Recent advances in ERK1/2 inhibitor development have revealed important insights regarding compensatory signaling mechanisms and resistance. Research has demonstrated that selective ERK1/2 inhibition can induce compensatory activation of ERK5 (MAPK7), a related MAPK family member that promotes cancer cell survival and limits therapeutic efficacy, particularly in triple-negative breast cancer. This observation has catalyzed the development of dual-targeting strategies, exemplified by SKLB-D18, a first-in-class single-molecule inhibitor that simultaneously targets ERK1/2 and ERK5 by occupying their ATP-binding sites concurrently.

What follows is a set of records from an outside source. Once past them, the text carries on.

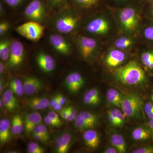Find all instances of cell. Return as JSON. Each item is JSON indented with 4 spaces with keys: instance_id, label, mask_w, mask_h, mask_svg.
<instances>
[{
    "instance_id": "cell-5",
    "label": "cell",
    "mask_w": 153,
    "mask_h": 153,
    "mask_svg": "<svg viewBox=\"0 0 153 153\" xmlns=\"http://www.w3.org/2000/svg\"><path fill=\"white\" fill-rule=\"evenodd\" d=\"M24 13L26 18L31 21L41 22L45 16L44 4L40 0H33L26 7Z\"/></svg>"
},
{
    "instance_id": "cell-18",
    "label": "cell",
    "mask_w": 153,
    "mask_h": 153,
    "mask_svg": "<svg viewBox=\"0 0 153 153\" xmlns=\"http://www.w3.org/2000/svg\"><path fill=\"white\" fill-rule=\"evenodd\" d=\"M83 139L85 145L91 149H96L99 145L98 134L93 130L89 129L85 131L83 134Z\"/></svg>"
},
{
    "instance_id": "cell-55",
    "label": "cell",
    "mask_w": 153,
    "mask_h": 153,
    "mask_svg": "<svg viewBox=\"0 0 153 153\" xmlns=\"http://www.w3.org/2000/svg\"><path fill=\"white\" fill-rule=\"evenodd\" d=\"M3 105H4V104H3L2 100L1 99L0 100V107H1V108L2 107Z\"/></svg>"
},
{
    "instance_id": "cell-52",
    "label": "cell",
    "mask_w": 153,
    "mask_h": 153,
    "mask_svg": "<svg viewBox=\"0 0 153 153\" xmlns=\"http://www.w3.org/2000/svg\"><path fill=\"white\" fill-rule=\"evenodd\" d=\"M62 0H49L50 2L53 5H55L57 4H59Z\"/></svg>"
},
{
    "instance_id": "cell-8",
    "label": "cell",
    "mask_w": 153,
    "mask_h": 153,
    "mask_svg": "<svg viewBox=\"0 0 153 153\" xmlns=\"http://www.w3.org/2000/svg\"><path fill=\"white\" fill-rule=\"evenodd\" d=\"M76 41L82 57L87 59L91 57L97 47L96 41L93 38L82 36H78Z\"/></svg>"
},
{
    "instance_id": "cell-3",
    "label": "cell",
    "mask_w": 153,
    "mask_h": 153,
    "mask_svg": "<svg viewBox=\"0 0 153 153\" xmlns=\"http://www.w3.org/2000/svg\"><path fill=\"white\" fill-rule=\"evenodd\" d=\"M142 105V100L138 94L130 93L123 97L122 110L126 116L136 117L140 113Z\"/></svg>"
},
{
    "instance_id": "cell-21",
    "label": "cell",
    "mask_w": 153,
    "mask_h": 153,
    "mask_svg": "<svg viewBox=\"0 0 153 153\" xmlns=\"http://www.w3.org/2000/svg\"><path fill=\"white\" fill-rule=\"evenodd\" d=\"M100 100V93L97 89L91 88L86 92L83 98V101L87 105H95Z\"/></svg>"
},
{
    "instance_id": "cell-39",
    "label": "cell",
    "mask_w": 153,
    "mask_h": 153,
    "mask_svg": "<svg viewBox=\"0 0 153 153\" xmlns=\"http://www.w3.org/2000/svg\"><path fill=\"white\" fill-rule=\"evenodd\" d=\"M144 35L146 39L153 41V27L146 28L144 31Z\"/></svg>"
},
{
    "instance_id": "cell-47",
    "label": "cell",
    "mask_w": 153,
    "mask_h": 153,
    "mask_svg": "<svg viewBox=\"0 0 153 153\" xmlns=\"http://www.w3.org/2000/svg\"><path fill=\"white\" fill-rule=\"evenodd\" d=\"M58 102V95L55 96L51 100V101H50V104H49V106L50 107H53L54 105L57 104V102Z\"/></svg>"
},
{
    "instance_id": "cell-41",
    "label": "cell",
    "mask_w": 153,
    "mask_h": 153,
    "mask_svg": "<svg viewBox=\"0 0 153 153\" xmlns=\"http://www.w3.org/2000/svg\"><path fill=\"white\" fill-rule=\"evenodd\" d=\"M10 28V25L8 22H3L0 24V35L3 36L7 32Z\"/></svg>"
},
{
    "instance_id": "cell-1",
    "label": "cell",
    "mask_w": 153,
    "mask_h": 153,
    "mask_svg": "<svg viewBox=\"0 0 153 153\" xmlns=\"http://www.w3.org/2000/svg\"><path fill=\"white\" fill-rule=\"evenodd\" d=\"M116 78L123 84L136 85L144 82V71L136 61H131L125 66L117 68L114 71Z\"/></svg>"
},
{
    "instance_id": "cell-51",
    "label": "cell",
    "mask_w": 153,
    "mask_h": 153,
    "mask_svg": "<svg viewBox=\"0 0 153 153\" xmlns=\"http://www.w3.org/2000/svg\"><path fill=\"white\" fill-rule=\"evenodd\" d=\"M149 126L150 129L151 133L152 134L153 136V118L149 120Z\"/></svg>"
},
{
    "instance_id": "cell-34",
    "label": "cell",
    "mask_w": 153,
    "mask_h": 153,
    "mask_svg": "<svg viewBox=\"0 0 153 153\" xmlns=\"http://www.w3.org/2000/svg\"><path fill=\"white\" fill-rule=\"evenodd\" d=\"M99 0H74L75 2L83 8H88L95 5Z\"/></svg>"
},
{
    "instance_id": "cell-10",
    "label": "cell",
    "mask_w": 153,
    "mask_h": 153,
    "mask_svg": "<svg viewBox=\"0 0 153 153\" xmlns=\"http://www.w3.org/2000/svg\"><path fill=\"white\" fill-rule=\"evenodd\" d=\"M109 24L106 20L101 18H96L89 22L86 27L88 33L96 35H103L108 32Z\"/></svg>"
},
{
    "instance_id": "cell-29",
    "label": "cell",
    "mask_w": 153,
    "mask_h": 153,
    "mask_svg": "<svg viewBox=\"0 0 153 153\" xmlns=\"http://www.w3.org/2000/svg\"><path fill=\"white\" fill-rule=\"evenodd\" d=\"M141 59L143 64L146 67L150 69H153V52H144Z\"/></svg>"
},
{
    "instance_id": "cell-22",
    "label": "cell",
    "mask_w": 153,
    "mask_h": 153,
    "mask_svg": "<svg viewBox=\"0 0 153 153\" xmlns=\"http://www.w3.org/2000/svg\"><path fill=\"white\" fill-rule=\"evenodd\" d=\"M29 106L34 110L46 109L49 106L50 101L49 99L44 97H34L29 101Z\"/></svg>"
},
{
    "instance_id": "cell-25",
    "label": "cell",
    "mask_w": 153,
    "mask_h": 153,
    "mask_svg": "<svg viewBox=\"0 0 153 153\" xmlns=\"http://www.w3.org/2000/svg\"><path fill=\"white\" fill-rule=\"evenodd\" d=\"M11 42L4 39L0 43V57L3 61L8 60L10 52Z\"/></svg>"
},
{
    "instance_id": "cell-24",
    "label": "cell",
    "mask_w": 153,
    "mask_h": 153,
    "mask_svg": "<svg viewBox=\"0 0 153 153\" xmlns=\"http://www.w3.org/2000/svg\"><path fill=\"white\" fill-rule=\"evenodd\" d=\"M22 117L19 115H16L13 118L11 126V132L13 135L20 134L25 128Z\"/></svg>"
},
{
    "instance_id": "cell-6",
    "label": "cell",
    "mask_w": 153,
    "mask_h": 153,
    "mask_svg": "<svg viewBox=\"0 0 153 153\" xmlns=\"http://www.w3.org/2000/svg\"><path fill=\"white\" fill-rule=\"evenodd\" d=\"M120 19L124 29L128 31H134L136 29L139 20L135 10L128 7L121 10Z\"/></svg>"
},
{
    "instance_id": "cell-53",
    "label": "cell",
    "mask_w": 153,
    "mask_h": 153,
    "mask_svg": "<svg viewBox=\"0 0 153 153\" xmlns=\"http://www.w3.org/2000/svg\"><path fill=\"white\" fill-rule=\"evenodd\" d=\"M4 69V65L1 62L0 63V74H1L3 73Z\"/></svg>"
},
{
    "instance_id": "cell-4",
    "label": "cell",
    "mask_w": 153,
    "mask_h": 153,
    "mask_svg": "<svg viewBox=\"0 0 153 153\" xmlns=\"http://www.w3.org/2000/svg\"><path fill=\"white\" fill-rule=\"evenodd\" d=\"M78 22V17L66 11L57 16L54 25L55 29L59 33L68 34L74 30Z\"/></svg>"
},
{
    "instance_id": "cell-36",
    "label": "cell",
    "mask_w": 153,
    "mask_h": 153,
    "mask_svg": "<svg viewBox=\"0 0 153 153\" xmlns=\"http://www.w3.org/2000/svg\"><path fill=\"white\" fill-rule=\"evenodd\" d=\"M37 126L34 128L32 132L33 134V138L36 140L39 141L41 142H46L47 141L44 139V137L40 133Z\"/></svg>"
},
{
    "instance_id": "cell-7",
    "label": "cell",
    "mask_w": 153,
    "mask_h": 153,
    "mask_svg": "<svg viewBox=\"0 0 153 153\" xmlns=\"http://www.w3.org/2000/svg\"><path fill=\"white\" fill-rule=\"evenodd\" d=\"M25 48L24 45L18 40L11 42L9 65L11 67H16L22 64L24 60Z\"/></svg>"
},
{
    "instance_id": "cell-32",
    "label": "cell",
    "mask_w": 153,
    "mask_h": 153,
    "mask_svg": "<svg viewBox=\"0 0 153 153\" xmlns=\"http://www.w3.org/2000/svg\"><path fill=\"white\" fill-rule=\"evenodd\" d=\"M27 152L29 153H43L44 149L38 143L31 142L28 144Z\"/></svg>"
},
{
    "instance_id": "cell-11",
    "label": "cell",
    "mask_w": 153,
    "mask_h": 153,
    "mask_svg": "<svg viewBox=\"0 0 153 153\" xmlns=\"http://www.w3.org/2000/svg\"><path fill=\"white\" fill-rule=\"evenodd\" d=\"M72 142V136L67 132L59 134L54 142V149L56 152L66 153L68 152Z\"/></svg>"
},
{
    "instance_id": "cell-45",
    "label": "cell",
    "mask_w": 153,
    "mask_h": 153,
    "mask_svg": "<svg viewBox=\"0 0 153 153\" xmlns=\"http://www.w3.org/2000/svg\"><path fill=\"white\" fill-rule=\"evenodd\" d=\"M126 116L123 113L121 114L118 118L117 121V126H120L123 125L125 120Z\"/></svg>"
},
{
    "instance_id": "cell-9",
    "label": "cell",
    "mask_w": 153,
    "mask_h": 153,
    "mask_svg": "<svg viewBox=\"0 0 153 153\" xmlns=\"http://www.w3.org/2000/svg\"><path fill=\"white\" fill-rule=\"evenodd\" d=\"M49 42L57 52L63 55H68L71 51L70 43L63 36L53 34L49 37Z\"/></svg>"
},
{
    "instance_id": "cell-12",
    "label": "cell",
    "mask_w": 153,
    "mask_h": 153,
    "mask_svg": "<svg viewBox=\"0 0 153 153\" xmlns=\"http://www.w3.org/2000/svg\"><path fill=\"white\" fill-rule=\"evenodd\" d=\"M36 60L39 68L47 73L53 71L56 67V63L53 57L45 52L39 53Z\"/></svg>"
},
{
    "instance_id": "cell-15",
    "label": "cell",
    "mask_w": 153,
    "mask_h": 153,
    "mask_svg": "<svg viewBox=\"0 0 153 153\" xmlns=\"http://www.w3.org/2000/svg\"><path fill=\"white\" fill-rule=\"evenodd\" d=\"M125 57V54L122 51L118 49H114L107 55L105 62L110 67H117L123 62Z\"/></svg>"
},
{
    "instance_id": "cell-50",
    "label": "cell",
    "mask_w": 153,
    "mask_h": 153,
    "mask_svg": "<svg viewBox=\"0 0 153 153\" xmlns=\"http://www.w3.org/2000/svg\"><path fill=\"white\" fill-rule=\"evenodd\" d=\"M62 105H62L60 104L59 102H58L57 104L55 105H54L52 108H53V109H55V110L60 111L62 109Z\"/></svg>"
},
{
    "instance_id": "cell-30",
    "label": "cell",
    "mask_w": 153,
    "mask_h": 153,
    "mask_svg": "<svg viewBox=\"0 0 153 153\" xmlns=\"http://www.w3.org/2000/svg\"><path fill=\"white\" fill-rule=\"evenodd\" d=\"M132 41L131 39L126 37L118 38L115 42V45L119 49H126L131 45Z\"/></svg>"
},
{
    "instance_id": "cell-26",
    "label": "cell",
    "mask_w": 153,
    "mask_h": 153,
    "mask_svg": "<svg viewBox=\"0 0 153 153\" xmlns=\"http://www.w3.org/2000/svg\"><path fill=\"white\" fill-rule=\"evenodd\" d=\"M151 131L143 127H139L135 129L132 134L133 138L135 140H143L150 138Z\"/></svg>"
},
{
    "instance_id": "cell-27",
    "label": "cell",
    "mask_w": 153,
    "mask_h": 153,
    "mask_svg": "<svg viewBox=\"0 0 153 153\" xmlns=\"http://www.w3.org/2000/svg\"><path fill=\"white\" fill-rule=\"evenodd\" d=\"M10 89L15 94L22 96L25 94L23 82L21 79L16 78L12 79L10 82Z\"/></svg>"
},
{
    "instance_id": "cell-46",
    "label": "cell",
    "mask_w": 153,
    "mask_h": 153,
    "mask_svg": "<svg viewBox=\"0 0 153 153\" xmlns=\"http://www.w3.org/2000/svg\"><path fill=\"white\" fill-rule=\"evenodd\" d=\"M60 117L63 118V119L66 120L68 115V107L66 108H63L60 110Z\"/></svg>"
},
{
    "instance_id": "cell-56",
    "label": "cell",
    "mask_w": 153,
    "mask_h": 153,
    "mask_svg": "<svg viewBox=\"0 0 153 153\" xmlns=\"http://www.w3.org/2000/svg\"><path fill=\"white\" fill-rule=\"evenodd\" d=\"M151 100H152V101L153 102V94L152 95H151Z\"/></svg>"
},
{
    "instance_id": "cell-14",
    "label": "cell",
    "mask_w": 153,
    "mask_h": 153,
    "mask_svg": "<svg viewBox=\"0 0 153 153\" xmlns=\"http://www.w3.org/2000/svg\"><path fill=\"white\" fill-rule=\"evenodd\" d=\"M65 82L68 90L71 92H77L82 87L84 80L81 74L77 72L70 73L66 76Z\"/></svg>"
},
{
    "instance_id": "cell-48",
    "label": "cell",
    "mask_w": 153,
    "mask_h": 153,
    "mask_svg": "<svg viewBox=\"0 0 153 153\" xmlns=\"http://www.w3.org/2000/svg\"><path fill=\"white\" fill-rule=\"evenodd\" d=\"M58 102L63 105L66 103V99L65 97L63 96V95H61V94H58Z\"/></svg>"
},
{
    "instance_id": "cell-23",
    "label": "cell",
    "mask_w": 153,
    "mask_h": 153,
    "mask_svg": "<svg viewBox=\"0 0 153 153\" xmlns=\"http://www.w3.org/2000/svg\"><path fill=\"white\" fill-rule=\"evenodd\" d=\"M111 143L118 152H126V142L123 137L121 135L118 134H113L111 137Z\"/></svg>"
},
{
    "instance_id": "cell-43",
    "label": "cell",
    "mask_w": 153,
    "mask_h": 153,
    "mask_svg": "<svg viewBox=\"0 0 153 153\" xmlns=\"http://www.w3.org/2000/svg\"><path fill=\"white\" fill-rule=\"evenodd\" d=\"M44 123L47 125L51 126L52 127L59 126L55 122L47 115L44 118Z\"/></svg>"
},
{
    "instance_id": "cell-28",
    "label": "cell",
    "mask_w": 153,
    "mask_h": 153,
    "mask_svg": "<svg viewBox=\"0 0 153 153\" xmlns=\"http://www.w3.org/2000/svg\"><path fill=\"white\" fill-rule=\"evenodd\" d=\"M76 117L81 119L88 123L94 126L96 123V116L88 111H82L77 115Z\"/></svg>"
},
{
    "instance_id": "cell-38",
    "label": "cell",
    "mask_w": 153,
    "mask_h": 153,
    "mask_svg": "<svg viewBox=\"0 0 153 153\" xmlns=\"http://www.w3.org/2000/svg\"><path fill=\"white\" fill-rule=\"evenodd\" d=\"M133 153H153V146H146L138 148L133 151Z\"/></svg>"
},
{
    "instance_id": "cell-33",
    "label": "cell",
    "mask_w": 153,
    "mask_h": 153,
    "mask_svg": "<svg viewBox=\"0 0 153 153\" xmlns=\"http://www.w3.org/2000/svg\"><path fill=\"white\" fill-rule=\"evenodd\" d=\"M74 121H75L74 126L76 128L79 129H85L91 128L94 127L92 125L88 123L77 117Z\"/></svg>"
},
{
    "instance_id": "cell-13",
    "label": "cell",
    "mask_w": 153,
    "mask_h": 153,
    "mask_svg": "<svg viewBox=\"0 0 153 153\" xmlns=\"http://www.w3.org/2000/svg\"><path fill=\"white\" fill-rule=\"evenodd\" d=\"M23 86L25 94L30 96L38 93L42 89V84L36 76H28L24 79Z\"/></svg>"
},
{
    "instance_id": "cell-42",
    "label": "cell",
    "mask_w": 153,
    "mask_h": 153,
    "mask_svg": "<svg viewBox=\"0 0 153 153\" xmlns=\"http://www.w3.org/2000/svg\"><path fill=\"white\" fill-rule=\"evenodd\" d=\"M144 111L147 116L153 114V103L151 102L146 103L145 105Z\"/></svg>"
},
{
    "instance_id": "cell-31",
    "label": "cell",
    "mask_w": 153,
    "mask_h": 153,
    "mask_svg": "<svg viewBox=\"0 0 153 153\" xmlns=\"http://www.w3.org/2000/svg\"><path fill=\"white\" fill-rule=\"evenodd\" d=\"M122 113L117 108L111 110L108 112V118L110 123L114 126H117L118 118Z\"/></svg>"
},
{
    "instance_id": "cell-57",
    "label": "cell",
    "mask_w": 153,
    "mask_h": 153,
    "mask_svg": "<svg viewBox=\"0 0 153 153\" xmlns=\"http://www.w3.org/2000/svg\"><path fill=\"white\" fill-rule=\"evenodd\" d=\"M152 2L153 3V0H152Z\"/></svg>"
},
{
    "instance_id": "cell-37",
    "label": "cell",
    "mask_w": 153,
    "mask_h": 153,
    "mask_svg": "<svg viewBox=\"0 0 153 153\" xmlns=\"http://www.w3.org/2000/svg\"><path fill=\"white\" fill-rule=\"evenodd\" d=\"M68 117L66 119V121L68 122H71L74 121L76 119L77 112L76 110L73 107L69 106L68 107Z\"/></svg>"
},
{
    "instance_id": "cell-17",
    "label": "cell",
    "mask_w": 153,
    "mask_h": 153,
    "mask_svg": "<svg viewBox=\"0 0 153 153\" xmlns=\"http://www.w3.org/2000/svg\"><path fill=\"white\" fill-rule=\"evenodd\" d=\"M14 94L11 89H8L3 93L2 98L4 106L11 111H14L18 108V102Z\"/></svg>"
},
{
    "instance_id": "cell-49",
    "label": "cell",
    "mask_w": 153,
    "mask_h": 153,
    "mask_svg": "<svg viewBox=\"0 0 153 153\" xmlns=\"http://www.w3.org/2000/svg\"><path fill=\"white\" fill-rule=\"evenodd\" d=\"M105 153H116L118 152L117 151L114 147H109L107 148L105 151Z\"/></svg>"
},
{
    "instance_id": "cell-58",
    "label": "cell",
    "mask_w": 153,
    "mask_h": 153,
    "mask_svg": "<svg viewBox=\"0 0 153 153\" xmlns=\"http://www.w3.org/2000/svg\"></svg>"
},
{
    "instance_id": "cell-54",
    "label": "cell",
    "mask_w": 153,
    "mask_h": 153,
    "mask_svg": "<svg viewBox=\"0 0 153 153\" xmlns=\"http://www.w3.org/2000/svg\"><path fill=\"white\" fill-rule=\"evenodd\" d=\"M3 82H2L1 79V82H0V93L1 94V92L3 90Z\"/></svg>"
},
{
    "instance_id": "cell-44",
    "label": "cell",
    "mask_w": 153,
    "mask_h": 153,
    "mask_svg": "<svg viewBox=\"0 0 153 153\" xmlns=\"http://www.w3.org/2000/svg\"><path fill=\"white\" fill-rule=\"evenodd\" d=\"M8 5L12 7H16L19 5L23 0H4Z\"/></svg>"
},
{
    "instance_id": "cell-16",
    "label": "cell",
    "mask_w": 153,
    "mask_h": 153,
    "mask_svg": "<svg viewBox=\"0 0 153 153\" xmlns=\"http://www.w3.org/2000/svg\"><path fill=\"white\" fill-rule=\"evenodd\" d=\"M42 121V117L39 113L34 112L28 114L25 117V128L27 133L32 132L34 128Z\"/></svg>"
},
{
    "instance_id": "cell-2",
    "label": "cell",
    "mask_w": 153,
    "mask_h": 153,
    "mask_svg": "<svg viewBox=\"0 0 153 153\" xmlns=\"http://www.w3.org/2000/svg\"><path fill=\"white\" fill-rule=\"evenodd\" d=\"M16 30L22 37L30 41L37 42L43 36L44 27L39 22L30 21L19 25Z\"/></svg>"
},
{
    "instance_id": "cell-35",
    "label": "cell",
    "mask_w": 153,
    "mask_h": 153,
    "mask_svg": "<svg viewBox=\"0 0 153 153\" xmlns=\"http://www.w3.org/2000/svg\"><path fill=\"white\" fill-rule=\"evenodd\" d=\"M40 133L44 137V139L47 141L49 139V134L47 127L43 124L40 123L37 126Z\"/></svg>"
},
{
    "instance_id": "cell-20",
    "label": "cell",
    "mask_w": 153,
    "mask_h": 153,
    "mask_svg": "<svg viewBox=\"0 0 153 153\" xmlns=\"http://www.w3.org/2000/svg\"><path fill=\"white\" fill-rule=\"evenodd\" d=\"M123 97L120 92L114 88H110L106 93L108 101L112 105L117 107H121Z\"/></svg>"
},
{
    "instance_id": "cell-19",
    "label": "cell",
    "mask_w": 153,
    "mask_h": 153,
    "mask_svg": "<svg viewBox=\"0 0 153 153\" xmlns=\"http://www.w3.org/2000/svg\"><path fill=\"white\" fill-rule=\"evenodd\" d=\"M10 123L7 119L0 121V142L4 144L7 142L10 138Z\"/></svg>"
},
{
    "instance_id": "cell-40",
    "label": "cell",
    "mask_w": 153,
    "mask_h": 153,
    "mask_svg": "<svg viewBox=\"0 0 153 153\" xmlns=\"http://www.w3.org/2000/svg\"><path fill=\"white\" fill-rule=\"evenodd\" d=\"M47 116L52 119L58 125V126H60L61 125V121L60 120V117H59V115L55 111H50V112L48 113Z\"/></svg>"
}]
</instances>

Preclinical studies demonstrate that such dual inhibition achieves synergistic antiproliferative effects with combination index values below 0.2, substantially outperforming selective ERK1/2 inhibitors in overcoming drug resistance. These findings highlight the ERK1/2-ERK5 axis as an emerging therapeutic target and underscore the importance of considering pathway redundancy in inhibitor design.

The therapeutic application of ERK1/2 phosphorylation inhibitors extends beyond oncology into inflammatory and neurodegenerative diseases, though cancer remains the primary indication. In colorectal carcinoma models, COX-2 inhibitors such as the novel vicinal diaryl-substituted heterocycle VA1213 have demonstrated significant antitumor activity through suppression of ERK1/2 and AKT phosphorylation, inducing G0/G1 cell cycle arrest and caspase-3-dependent apoptosis. This example illustrates how targeting upstream signaling nodes can effectively modulate ERK activity in specific pathological contexts. For clinical practitioners and researchers, the selection between direct and indirect ERK inhibition strategies requires careful consideration of the biological context, resistance mechanisms, and appropriate biomarkers for monitoring therapeutic response.